I might argue that Momoa is most well-known for his relationship with Lisa Bonet, who is 12 years his senior and who is the mother of Zoe Kravitz.  They’ve been together since 2005 and they have two kids together and they are just beautiful and so in love and Zoe likes him and every time he talks about Lisa he is just starry-eyed and giggly and is just gushing about how wonderful she is and how wonderful their kids are and as much as I want him to build me a cabin so we can live in it I never want to break them up ever because they are pure and I want to hang out with them.


They just got married in November and they are so great and I hope they raise tiny little wolf-children who can surf and wield tridents and just be gorgeous like their parents.
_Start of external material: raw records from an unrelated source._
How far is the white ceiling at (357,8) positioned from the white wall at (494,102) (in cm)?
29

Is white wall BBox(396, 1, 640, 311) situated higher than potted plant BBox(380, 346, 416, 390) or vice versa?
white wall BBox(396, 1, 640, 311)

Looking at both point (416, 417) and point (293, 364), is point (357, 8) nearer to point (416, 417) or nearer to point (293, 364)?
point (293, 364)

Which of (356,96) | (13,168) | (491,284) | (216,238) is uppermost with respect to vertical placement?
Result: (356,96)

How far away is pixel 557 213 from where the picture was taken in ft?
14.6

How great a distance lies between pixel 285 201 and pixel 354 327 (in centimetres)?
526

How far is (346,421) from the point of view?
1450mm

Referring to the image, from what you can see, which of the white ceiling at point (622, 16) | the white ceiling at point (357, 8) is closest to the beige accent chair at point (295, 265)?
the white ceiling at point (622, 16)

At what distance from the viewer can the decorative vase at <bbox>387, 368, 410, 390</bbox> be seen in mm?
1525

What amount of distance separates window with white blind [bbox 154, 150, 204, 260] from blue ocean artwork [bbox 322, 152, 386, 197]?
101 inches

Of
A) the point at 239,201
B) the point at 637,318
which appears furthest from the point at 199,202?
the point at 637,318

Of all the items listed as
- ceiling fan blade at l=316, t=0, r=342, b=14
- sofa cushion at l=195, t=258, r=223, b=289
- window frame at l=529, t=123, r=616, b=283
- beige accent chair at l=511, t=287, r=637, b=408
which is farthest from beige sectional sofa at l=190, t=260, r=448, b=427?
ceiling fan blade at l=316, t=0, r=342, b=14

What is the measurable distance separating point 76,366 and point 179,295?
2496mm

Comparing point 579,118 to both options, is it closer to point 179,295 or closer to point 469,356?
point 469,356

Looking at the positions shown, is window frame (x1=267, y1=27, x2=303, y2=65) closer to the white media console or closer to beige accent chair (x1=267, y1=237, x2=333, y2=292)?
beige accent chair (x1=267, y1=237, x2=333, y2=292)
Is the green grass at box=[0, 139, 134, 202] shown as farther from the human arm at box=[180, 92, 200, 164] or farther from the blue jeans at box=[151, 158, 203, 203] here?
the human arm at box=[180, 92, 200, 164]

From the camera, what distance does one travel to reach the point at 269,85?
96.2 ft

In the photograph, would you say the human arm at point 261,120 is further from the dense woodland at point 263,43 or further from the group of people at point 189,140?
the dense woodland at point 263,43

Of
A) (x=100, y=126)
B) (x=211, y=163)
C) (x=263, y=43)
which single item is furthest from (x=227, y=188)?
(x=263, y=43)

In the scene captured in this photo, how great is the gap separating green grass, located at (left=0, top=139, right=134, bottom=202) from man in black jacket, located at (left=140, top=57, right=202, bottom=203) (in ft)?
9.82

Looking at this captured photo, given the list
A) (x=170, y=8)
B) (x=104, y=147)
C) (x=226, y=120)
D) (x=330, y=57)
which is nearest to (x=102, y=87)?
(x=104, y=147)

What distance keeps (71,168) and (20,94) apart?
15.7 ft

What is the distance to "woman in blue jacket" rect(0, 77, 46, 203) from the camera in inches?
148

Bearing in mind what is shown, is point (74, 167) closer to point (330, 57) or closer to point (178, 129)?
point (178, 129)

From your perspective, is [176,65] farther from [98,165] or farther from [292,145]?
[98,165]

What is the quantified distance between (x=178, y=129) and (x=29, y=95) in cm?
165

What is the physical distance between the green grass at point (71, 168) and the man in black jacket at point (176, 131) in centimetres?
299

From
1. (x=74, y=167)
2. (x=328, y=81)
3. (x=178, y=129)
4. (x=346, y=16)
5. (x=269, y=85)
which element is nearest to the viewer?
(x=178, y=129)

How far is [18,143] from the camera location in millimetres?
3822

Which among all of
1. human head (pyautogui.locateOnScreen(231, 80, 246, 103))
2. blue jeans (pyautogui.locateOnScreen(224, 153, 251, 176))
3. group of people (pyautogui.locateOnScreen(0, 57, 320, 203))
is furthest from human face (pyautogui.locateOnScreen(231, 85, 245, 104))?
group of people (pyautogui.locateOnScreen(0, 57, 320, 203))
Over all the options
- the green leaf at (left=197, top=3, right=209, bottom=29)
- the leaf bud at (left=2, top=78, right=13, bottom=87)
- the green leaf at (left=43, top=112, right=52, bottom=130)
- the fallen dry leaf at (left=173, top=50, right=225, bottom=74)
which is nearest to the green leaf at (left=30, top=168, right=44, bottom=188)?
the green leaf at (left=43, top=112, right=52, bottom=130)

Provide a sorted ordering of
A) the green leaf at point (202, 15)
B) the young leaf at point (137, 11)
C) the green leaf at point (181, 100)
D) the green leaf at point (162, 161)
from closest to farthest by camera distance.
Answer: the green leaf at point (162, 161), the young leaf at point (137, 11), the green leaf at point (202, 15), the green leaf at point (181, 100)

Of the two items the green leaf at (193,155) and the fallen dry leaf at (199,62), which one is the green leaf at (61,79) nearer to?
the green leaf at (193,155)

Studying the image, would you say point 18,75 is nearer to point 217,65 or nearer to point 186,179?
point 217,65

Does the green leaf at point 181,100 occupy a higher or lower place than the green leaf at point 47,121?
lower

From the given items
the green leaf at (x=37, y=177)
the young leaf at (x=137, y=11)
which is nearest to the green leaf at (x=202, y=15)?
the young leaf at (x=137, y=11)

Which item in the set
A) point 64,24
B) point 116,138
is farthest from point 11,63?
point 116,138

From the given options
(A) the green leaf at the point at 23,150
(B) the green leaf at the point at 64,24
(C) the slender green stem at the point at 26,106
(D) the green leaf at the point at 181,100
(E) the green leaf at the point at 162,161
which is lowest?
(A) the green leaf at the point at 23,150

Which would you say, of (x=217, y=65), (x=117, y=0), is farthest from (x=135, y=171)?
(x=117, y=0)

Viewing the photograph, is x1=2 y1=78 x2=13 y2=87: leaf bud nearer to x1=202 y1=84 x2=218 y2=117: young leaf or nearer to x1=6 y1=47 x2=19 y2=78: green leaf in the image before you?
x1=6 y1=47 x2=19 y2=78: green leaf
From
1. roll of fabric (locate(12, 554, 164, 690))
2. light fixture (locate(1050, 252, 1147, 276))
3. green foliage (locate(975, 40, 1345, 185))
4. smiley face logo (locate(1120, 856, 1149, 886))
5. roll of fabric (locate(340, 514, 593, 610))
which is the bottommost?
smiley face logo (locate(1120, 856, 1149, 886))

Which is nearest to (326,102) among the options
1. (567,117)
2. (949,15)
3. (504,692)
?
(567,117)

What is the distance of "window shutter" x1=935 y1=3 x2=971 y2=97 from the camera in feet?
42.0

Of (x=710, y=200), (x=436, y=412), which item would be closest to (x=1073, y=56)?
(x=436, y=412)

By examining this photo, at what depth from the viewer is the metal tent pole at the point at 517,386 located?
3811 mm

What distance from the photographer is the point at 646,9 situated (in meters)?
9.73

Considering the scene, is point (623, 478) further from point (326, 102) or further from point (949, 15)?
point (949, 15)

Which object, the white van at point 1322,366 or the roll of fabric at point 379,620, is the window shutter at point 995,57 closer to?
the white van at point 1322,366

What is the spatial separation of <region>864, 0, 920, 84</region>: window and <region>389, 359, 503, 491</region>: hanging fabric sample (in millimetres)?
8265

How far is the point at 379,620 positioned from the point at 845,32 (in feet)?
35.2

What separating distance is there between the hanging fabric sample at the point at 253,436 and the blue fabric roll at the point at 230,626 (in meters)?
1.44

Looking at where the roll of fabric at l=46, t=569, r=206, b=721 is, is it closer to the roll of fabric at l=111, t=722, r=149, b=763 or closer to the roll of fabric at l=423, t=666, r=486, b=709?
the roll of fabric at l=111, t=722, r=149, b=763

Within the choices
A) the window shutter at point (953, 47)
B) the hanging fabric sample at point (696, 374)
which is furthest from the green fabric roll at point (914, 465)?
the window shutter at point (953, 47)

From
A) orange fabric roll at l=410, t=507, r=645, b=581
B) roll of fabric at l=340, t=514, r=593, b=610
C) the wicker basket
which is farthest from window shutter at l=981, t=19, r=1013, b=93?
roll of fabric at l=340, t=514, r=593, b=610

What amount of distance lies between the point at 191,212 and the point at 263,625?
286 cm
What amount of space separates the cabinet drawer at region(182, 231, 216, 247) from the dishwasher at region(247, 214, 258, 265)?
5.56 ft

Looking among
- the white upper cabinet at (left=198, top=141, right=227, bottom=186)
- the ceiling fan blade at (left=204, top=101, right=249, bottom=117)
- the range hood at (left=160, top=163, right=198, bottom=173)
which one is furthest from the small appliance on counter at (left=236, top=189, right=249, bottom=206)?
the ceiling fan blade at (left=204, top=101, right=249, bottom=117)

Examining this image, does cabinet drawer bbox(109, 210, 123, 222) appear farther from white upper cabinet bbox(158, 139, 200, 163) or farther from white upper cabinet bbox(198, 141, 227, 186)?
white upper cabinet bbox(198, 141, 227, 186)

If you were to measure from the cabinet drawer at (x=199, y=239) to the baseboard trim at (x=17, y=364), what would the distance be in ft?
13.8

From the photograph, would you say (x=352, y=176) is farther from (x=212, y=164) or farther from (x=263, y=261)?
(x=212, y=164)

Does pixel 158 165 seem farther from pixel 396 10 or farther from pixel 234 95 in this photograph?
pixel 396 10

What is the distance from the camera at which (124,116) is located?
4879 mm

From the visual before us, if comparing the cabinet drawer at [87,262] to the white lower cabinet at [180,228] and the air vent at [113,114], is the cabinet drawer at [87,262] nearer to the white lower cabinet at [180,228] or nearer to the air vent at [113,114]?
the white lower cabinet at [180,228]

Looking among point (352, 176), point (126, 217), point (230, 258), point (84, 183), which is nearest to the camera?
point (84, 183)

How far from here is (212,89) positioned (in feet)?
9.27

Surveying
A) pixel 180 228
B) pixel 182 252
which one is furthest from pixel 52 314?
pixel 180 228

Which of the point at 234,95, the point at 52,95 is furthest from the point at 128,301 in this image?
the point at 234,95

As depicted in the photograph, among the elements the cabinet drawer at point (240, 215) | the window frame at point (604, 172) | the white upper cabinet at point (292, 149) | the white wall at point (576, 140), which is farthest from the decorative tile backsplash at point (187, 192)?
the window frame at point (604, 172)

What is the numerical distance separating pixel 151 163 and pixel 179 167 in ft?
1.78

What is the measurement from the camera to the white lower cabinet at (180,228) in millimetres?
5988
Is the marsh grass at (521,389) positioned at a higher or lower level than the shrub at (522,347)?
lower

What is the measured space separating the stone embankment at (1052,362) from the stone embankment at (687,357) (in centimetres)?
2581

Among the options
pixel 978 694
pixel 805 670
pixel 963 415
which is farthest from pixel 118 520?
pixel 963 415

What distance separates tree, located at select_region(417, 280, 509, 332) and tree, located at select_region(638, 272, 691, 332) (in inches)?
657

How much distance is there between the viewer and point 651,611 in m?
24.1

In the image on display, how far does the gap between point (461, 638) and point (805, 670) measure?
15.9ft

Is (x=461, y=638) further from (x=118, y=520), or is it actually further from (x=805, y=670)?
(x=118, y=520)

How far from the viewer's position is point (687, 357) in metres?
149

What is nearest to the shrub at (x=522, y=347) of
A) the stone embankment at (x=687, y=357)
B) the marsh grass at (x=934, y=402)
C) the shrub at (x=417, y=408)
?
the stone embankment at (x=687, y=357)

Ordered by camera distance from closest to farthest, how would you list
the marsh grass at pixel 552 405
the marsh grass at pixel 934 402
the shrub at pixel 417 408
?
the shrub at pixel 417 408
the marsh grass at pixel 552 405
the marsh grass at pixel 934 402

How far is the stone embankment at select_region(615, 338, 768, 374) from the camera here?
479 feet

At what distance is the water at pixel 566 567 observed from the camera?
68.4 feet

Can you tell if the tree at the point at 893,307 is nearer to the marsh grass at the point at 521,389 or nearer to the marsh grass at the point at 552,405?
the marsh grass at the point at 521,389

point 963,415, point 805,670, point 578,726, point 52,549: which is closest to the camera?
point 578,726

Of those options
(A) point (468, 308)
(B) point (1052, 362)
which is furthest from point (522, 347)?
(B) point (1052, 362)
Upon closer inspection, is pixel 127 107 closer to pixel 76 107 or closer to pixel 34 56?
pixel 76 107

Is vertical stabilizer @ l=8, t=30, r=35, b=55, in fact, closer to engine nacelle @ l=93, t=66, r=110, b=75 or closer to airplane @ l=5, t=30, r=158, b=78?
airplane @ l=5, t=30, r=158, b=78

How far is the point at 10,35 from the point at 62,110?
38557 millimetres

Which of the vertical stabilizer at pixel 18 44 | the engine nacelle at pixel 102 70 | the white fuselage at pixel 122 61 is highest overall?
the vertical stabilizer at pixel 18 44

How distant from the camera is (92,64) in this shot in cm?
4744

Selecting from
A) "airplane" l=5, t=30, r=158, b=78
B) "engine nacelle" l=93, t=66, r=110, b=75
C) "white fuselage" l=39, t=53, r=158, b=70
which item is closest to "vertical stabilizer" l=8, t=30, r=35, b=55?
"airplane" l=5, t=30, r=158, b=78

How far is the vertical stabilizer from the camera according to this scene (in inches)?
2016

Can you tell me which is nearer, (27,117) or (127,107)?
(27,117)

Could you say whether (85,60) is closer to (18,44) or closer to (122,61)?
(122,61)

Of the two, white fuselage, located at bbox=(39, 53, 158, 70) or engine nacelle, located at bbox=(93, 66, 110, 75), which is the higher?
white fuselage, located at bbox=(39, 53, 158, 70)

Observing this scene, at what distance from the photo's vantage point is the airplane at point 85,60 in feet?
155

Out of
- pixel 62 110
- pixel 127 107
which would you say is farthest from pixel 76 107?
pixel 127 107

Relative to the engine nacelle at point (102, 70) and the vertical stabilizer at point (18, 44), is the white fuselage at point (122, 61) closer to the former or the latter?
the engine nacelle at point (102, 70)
My guy also got slashed IN THE FACE WITH A BOTTLE in 2008 and had like a billion stitches and has that scar on his eyebrow which has somehow made him even more handsome???? Like if an author wrote about a battle scar that looked like his the editor would send it back and be like “stop it scars don’t happen that naturally and they don’t make people more handsome” and then this charismatic jerk walks up and is like “you rang?” and the editor is like “I stand corrected but I kneel at your feet” and Jason Momoa picks him up off the ground and he and the editor and the author all go surfing together and then Jason makes them margaritas after.

…stop looking at me like that I’m fine

Why he deserves a spot on this list

He just seems earnest and fun and genuine and I love how he is simultaneously the best parts of a free-spirited water nymph, an alpha male bro, and a supportive buddy.  His castmates have all good things to say about him and his work ethic, and as much as he postures, it is all in a sort of “aren’t I ridiculous, isn’t this entire industry ridiculous and aren’t I lucky to be a part of it” way.  He makes the shaka sign (that “hang loose” hand gesture) allllll the time, and it never reads as a “I don’t care about this” flippancy, but rather as a “I see you and we could be friends” sincerity.

He’s smiley in every freaking interview, and when he’s stopped by fans, and he could be like “I am Too Beautiful to be bothered by you mere mortals” but he’s just so. fun.  He’s like 1/3 enormous child 1/3 teddy bear 1/3 thighs and he’s still just Really Excited to Be Here and I want him to give me a hug and take me to the place where he saw the most beautiful sunset.

Watch some of his interviews, listen to him talk, get jealous of his tangled-yet-beautiful hair, and just be thankful that he gets to run around with his forearms tattoo and his compliments to talk-show hosts.  He is a ray of sunshine who loves his family and looks like someone who could drink you under the table but volunteered to be DD tonight.  He made you a necklace and wants to take you skydiving.  He could squish your skull with his triceps but he’s trying out a new recipe tonight and asks if you could come over.  He’s just *so* *cool* and I’m genuinely looking forward to seeing what he does with his full Aquaman movie and I will gladly celebrate his and Lisa Bonet’s 50th wedding anniversary.  Stay baller, my glorious tanned sushi chef.